▶ [PROBLEM TO SOLVE]
In the wartime memoir below, what food did the writer ask for when the sister urged eating?

▶ [PASSAGE FOR REVIEW]
*** Begin section ***
When the Nazis took over my hometown in Luxembourg, the men were forced into the army and young women, like me, were sent to labor camps. The work could be torture. By early 1945 I was lying in a labor camp in Germany, seriously ill with rheumatic fever. My heart was weak; my legs and hands swollen. My body was covered with a rash and bug bites from sleeping on a straw mattress.

One January night the Germans were in retreat and most people left the camp. A girl named Jaqueline walked down the hill and stopped a truck of German soldiers. She asked them to help me. They wrapped me in a blanket and carried me (I couldn't walk) to their truck.

There was a lot of snow. I think we changed vehicles several times before we came to a town with a hospital. I remember being carried 30 or 40 steps up a hill and into the hospital. The soldiers left; Jaqueline and I remained. I was so sick I don't remember if I thanked them. But I do remember that a doctor looked at me and a nun put me to bed.

My next memory is of a lot of shooting. I was carried to a large basement where many were sick and many died. There was no toilet, food or water. One soldier had his leg amputated, without anesthesia.

I can still hear the whistle of the shells flying over us before they exploded. But the sister stayed by me. She bent over to protect me and prayed over me for three days and nights. I wish I could remember her name.

One day the sister stood at the end of my bed, looking concerned. I wasn't doing well. "You need to eat," she urged. "Is there anything you think you could eat?" I suddenly thought of pickles. "I would like to have a pickle," I said. "My grandmother put up pickles and always saved a jar or two for me."

The sister found someone in the village who'd been hiding pickles in a basement. That started me eating again. Months later I walked out of the hospital a well person.

The Lord loved me through many people who have touched my life, and I thank him. "Lord, how could I have ever doubted your love for me? Forgive me, my Lord."
*** End section ***
▶ [INFORMATION]
*** Begin section ***
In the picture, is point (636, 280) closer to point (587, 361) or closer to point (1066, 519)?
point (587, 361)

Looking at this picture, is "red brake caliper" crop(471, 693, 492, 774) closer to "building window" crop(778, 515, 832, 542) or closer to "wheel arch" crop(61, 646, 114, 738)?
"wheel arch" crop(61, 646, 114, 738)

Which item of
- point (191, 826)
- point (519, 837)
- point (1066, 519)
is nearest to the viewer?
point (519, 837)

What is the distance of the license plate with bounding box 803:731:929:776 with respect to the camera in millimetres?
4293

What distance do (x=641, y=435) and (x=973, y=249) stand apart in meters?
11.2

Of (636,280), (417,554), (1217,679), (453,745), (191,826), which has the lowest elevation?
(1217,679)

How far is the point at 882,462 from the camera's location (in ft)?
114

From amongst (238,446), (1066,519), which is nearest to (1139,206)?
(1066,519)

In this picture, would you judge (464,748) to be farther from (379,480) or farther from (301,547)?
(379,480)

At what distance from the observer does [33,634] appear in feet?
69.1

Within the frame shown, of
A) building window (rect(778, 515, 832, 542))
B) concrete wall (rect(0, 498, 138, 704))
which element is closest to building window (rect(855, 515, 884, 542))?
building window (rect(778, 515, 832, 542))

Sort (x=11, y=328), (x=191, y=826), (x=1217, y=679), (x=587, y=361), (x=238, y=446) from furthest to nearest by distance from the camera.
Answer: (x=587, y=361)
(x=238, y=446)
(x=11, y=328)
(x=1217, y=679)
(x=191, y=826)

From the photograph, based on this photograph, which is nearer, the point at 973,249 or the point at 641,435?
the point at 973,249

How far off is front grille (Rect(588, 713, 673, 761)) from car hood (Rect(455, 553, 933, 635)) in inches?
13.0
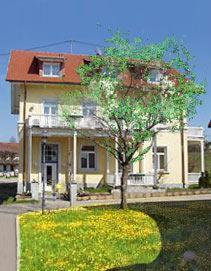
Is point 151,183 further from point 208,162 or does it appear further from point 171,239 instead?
point 171,239

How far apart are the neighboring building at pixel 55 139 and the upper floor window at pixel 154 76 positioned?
10.1 m

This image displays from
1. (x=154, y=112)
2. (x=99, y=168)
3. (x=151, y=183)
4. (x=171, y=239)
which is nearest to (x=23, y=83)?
(x=99, y=168)

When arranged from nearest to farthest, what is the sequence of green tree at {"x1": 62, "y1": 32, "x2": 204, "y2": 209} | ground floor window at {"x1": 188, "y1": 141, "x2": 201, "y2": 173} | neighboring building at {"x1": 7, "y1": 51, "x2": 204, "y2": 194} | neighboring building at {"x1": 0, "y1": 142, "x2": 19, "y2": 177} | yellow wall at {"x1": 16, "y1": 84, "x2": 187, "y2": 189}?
1. green tree at {"x1": 62, "y1": 32, "x2": 204, "y2": 209}
2. neighboring building at {"x1": 7, "y1": 51, "x2": 204, "y2": 194}
3. yellow wall at {"x1": 16, "y1": 84, "x2": 187, "y2": 189}
4. ground floor window at {"x1": 188, "y1": 141, "x2": 201, "y2": 173}
5. neighboring building at {"x1": 0, "y1": 142, "x2": 19, "y2": 177}

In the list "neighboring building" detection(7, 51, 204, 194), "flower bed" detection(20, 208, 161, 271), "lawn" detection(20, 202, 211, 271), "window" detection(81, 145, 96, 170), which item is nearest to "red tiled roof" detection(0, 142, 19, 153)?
"neighboring building" detection(7, 51, 204, 194)

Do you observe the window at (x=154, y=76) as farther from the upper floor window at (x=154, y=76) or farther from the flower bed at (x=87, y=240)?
the flower bed at (x=87, y=240)

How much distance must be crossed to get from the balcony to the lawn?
14.3 metres

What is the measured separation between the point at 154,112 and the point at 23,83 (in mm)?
15381

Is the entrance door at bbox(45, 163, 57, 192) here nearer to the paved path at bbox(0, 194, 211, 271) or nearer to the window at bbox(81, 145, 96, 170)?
the window at bbox(81, 145, 96, 170)

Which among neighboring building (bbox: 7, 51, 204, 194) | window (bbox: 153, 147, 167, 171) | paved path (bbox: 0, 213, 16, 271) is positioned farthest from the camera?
window (bbox: 153, 147, 167, 171)

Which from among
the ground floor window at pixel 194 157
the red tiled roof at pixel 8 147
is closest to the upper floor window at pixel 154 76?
the ground floor window at pixel 194 157

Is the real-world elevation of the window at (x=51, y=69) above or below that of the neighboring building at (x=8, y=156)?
above

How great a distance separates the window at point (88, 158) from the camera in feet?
135

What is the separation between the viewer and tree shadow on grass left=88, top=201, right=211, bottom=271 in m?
13.0

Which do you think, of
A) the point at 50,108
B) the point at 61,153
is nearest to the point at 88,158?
the point at 61,153
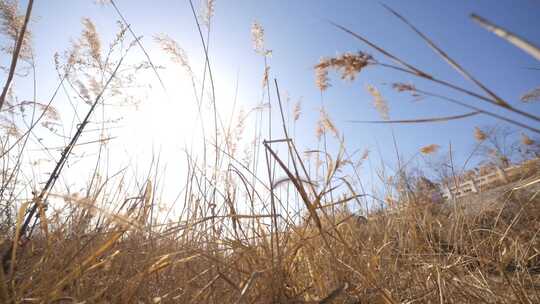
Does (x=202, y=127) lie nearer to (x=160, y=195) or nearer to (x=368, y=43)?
(x=160, y=195)

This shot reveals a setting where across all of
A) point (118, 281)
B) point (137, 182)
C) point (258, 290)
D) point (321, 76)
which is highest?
point (321, 76)

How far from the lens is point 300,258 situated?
147 cm

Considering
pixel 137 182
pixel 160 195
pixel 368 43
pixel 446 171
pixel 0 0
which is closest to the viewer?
pixel 368 43

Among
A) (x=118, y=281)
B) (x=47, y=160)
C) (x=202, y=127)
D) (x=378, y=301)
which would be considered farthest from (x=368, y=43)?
(x=47, y=160)

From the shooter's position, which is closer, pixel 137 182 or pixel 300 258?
pixel 300 258

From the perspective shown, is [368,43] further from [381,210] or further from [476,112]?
[381,210]

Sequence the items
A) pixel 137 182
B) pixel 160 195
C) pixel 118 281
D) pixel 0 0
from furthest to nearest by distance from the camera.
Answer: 1. pixel 160 195
2. pixel 137 182
3. pixel 0 0
4. pixel 118 281

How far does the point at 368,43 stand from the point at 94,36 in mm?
2366

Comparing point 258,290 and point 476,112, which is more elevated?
point 476,112

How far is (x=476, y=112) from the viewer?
0.55 metres

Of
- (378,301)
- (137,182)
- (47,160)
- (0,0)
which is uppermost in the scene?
(0,0)

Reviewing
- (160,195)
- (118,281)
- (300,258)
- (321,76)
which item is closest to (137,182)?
(160,195)

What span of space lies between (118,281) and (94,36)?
6.77 ft

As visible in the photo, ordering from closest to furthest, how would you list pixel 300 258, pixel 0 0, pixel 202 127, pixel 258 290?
pixel 258 290 < pixel 300 258 < pixel 0 0 < pixel 202 127
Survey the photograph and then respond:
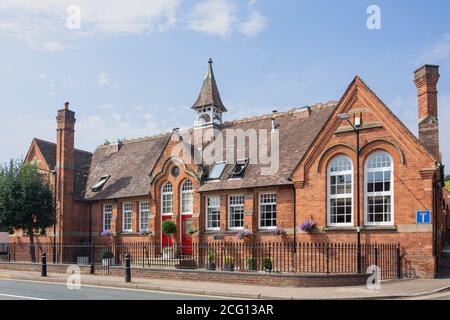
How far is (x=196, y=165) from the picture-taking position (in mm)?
30406

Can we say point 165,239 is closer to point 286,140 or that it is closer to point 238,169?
point 238,169

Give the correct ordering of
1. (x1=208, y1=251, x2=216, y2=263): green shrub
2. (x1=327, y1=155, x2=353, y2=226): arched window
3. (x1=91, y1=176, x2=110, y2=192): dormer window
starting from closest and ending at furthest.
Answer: (x1=208, y1=251, x2=216, y2=263): green shrub → (x1=327, y1=155, x2=353, y2=226): arched window → (x1=91, y1=176, x2=110, y2=192): dormer window

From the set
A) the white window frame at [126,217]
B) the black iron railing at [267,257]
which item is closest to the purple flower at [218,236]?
the black iron railing at [267,257]

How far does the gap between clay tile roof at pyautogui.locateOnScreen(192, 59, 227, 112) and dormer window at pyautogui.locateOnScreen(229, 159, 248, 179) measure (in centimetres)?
598

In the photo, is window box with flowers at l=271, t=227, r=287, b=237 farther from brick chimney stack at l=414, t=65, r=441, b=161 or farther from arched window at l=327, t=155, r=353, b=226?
brick chimney stack at l=414, t=65, r=441, b=161

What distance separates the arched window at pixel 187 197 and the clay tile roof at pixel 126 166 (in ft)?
8.41

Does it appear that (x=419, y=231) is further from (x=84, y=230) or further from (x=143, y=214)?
(x=84, y=230)

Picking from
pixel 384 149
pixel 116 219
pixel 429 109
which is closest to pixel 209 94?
pixel 116 219

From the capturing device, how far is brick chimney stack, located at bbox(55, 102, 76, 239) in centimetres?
3459

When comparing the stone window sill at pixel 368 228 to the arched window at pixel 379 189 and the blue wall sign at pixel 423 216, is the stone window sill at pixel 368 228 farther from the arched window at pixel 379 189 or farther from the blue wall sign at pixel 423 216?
the blue wall sign at pixel 423 216

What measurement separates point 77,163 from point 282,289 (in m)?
25.0

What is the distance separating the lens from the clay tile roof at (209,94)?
1352 inches

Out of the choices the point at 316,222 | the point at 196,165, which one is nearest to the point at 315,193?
the point at 316,222

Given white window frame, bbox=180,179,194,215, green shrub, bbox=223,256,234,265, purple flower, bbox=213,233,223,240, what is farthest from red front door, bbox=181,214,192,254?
green shrub, bbox=223,256,234,265
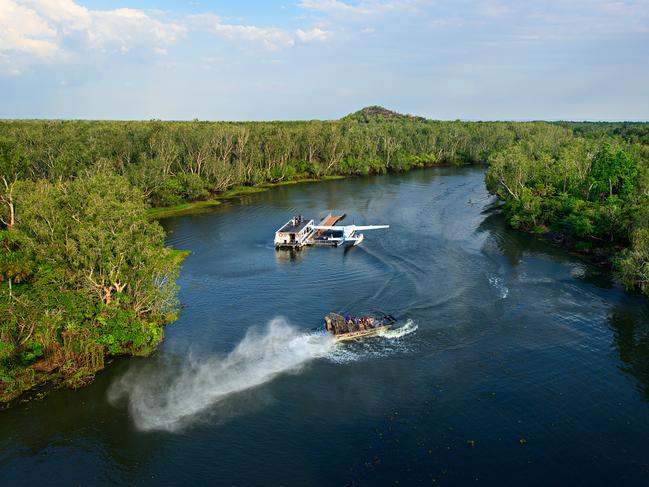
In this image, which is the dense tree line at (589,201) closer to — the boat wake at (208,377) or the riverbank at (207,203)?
the boat wake at (208,377)

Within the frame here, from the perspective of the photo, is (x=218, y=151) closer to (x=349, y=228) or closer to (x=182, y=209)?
(x=182, y=209)

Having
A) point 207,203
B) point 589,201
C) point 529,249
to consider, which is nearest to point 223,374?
point 529,249

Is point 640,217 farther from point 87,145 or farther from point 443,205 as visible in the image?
point 87,145

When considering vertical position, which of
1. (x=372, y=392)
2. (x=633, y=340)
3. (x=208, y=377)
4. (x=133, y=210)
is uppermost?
(x=133, y=210)

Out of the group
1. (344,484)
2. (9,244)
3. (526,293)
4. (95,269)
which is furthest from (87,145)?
(344,484)

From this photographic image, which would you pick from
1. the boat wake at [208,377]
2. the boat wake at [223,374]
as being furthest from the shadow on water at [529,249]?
the boat wake at [208,377]

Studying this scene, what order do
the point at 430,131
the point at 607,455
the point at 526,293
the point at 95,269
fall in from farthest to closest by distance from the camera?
the point at 430,131 → the point at 526,293 → the point at 95,269 → the point at 607,455

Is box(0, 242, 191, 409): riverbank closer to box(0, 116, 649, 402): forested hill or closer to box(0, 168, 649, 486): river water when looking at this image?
box(0, 116, 649, 402): forested hill
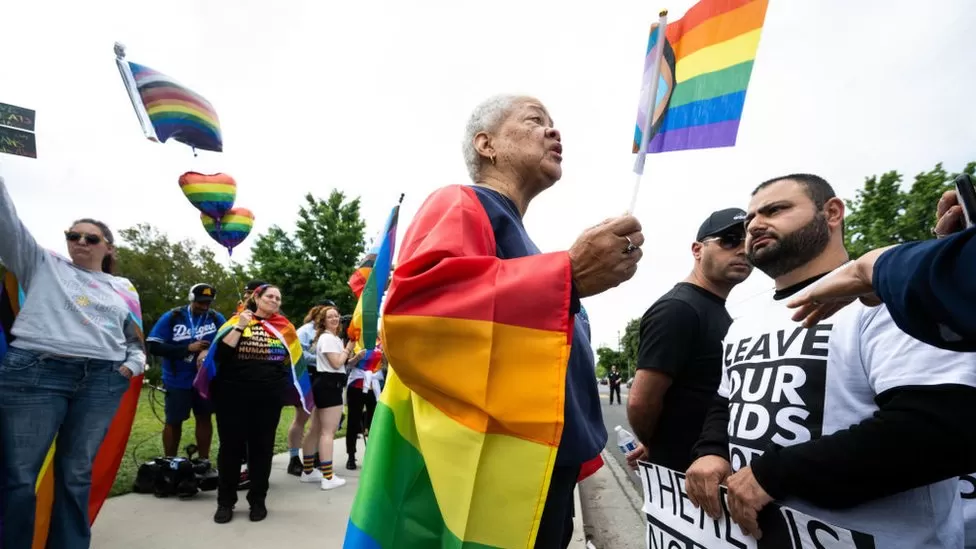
*** End section ***
▶ [TASK OUTPUT]
A pickle.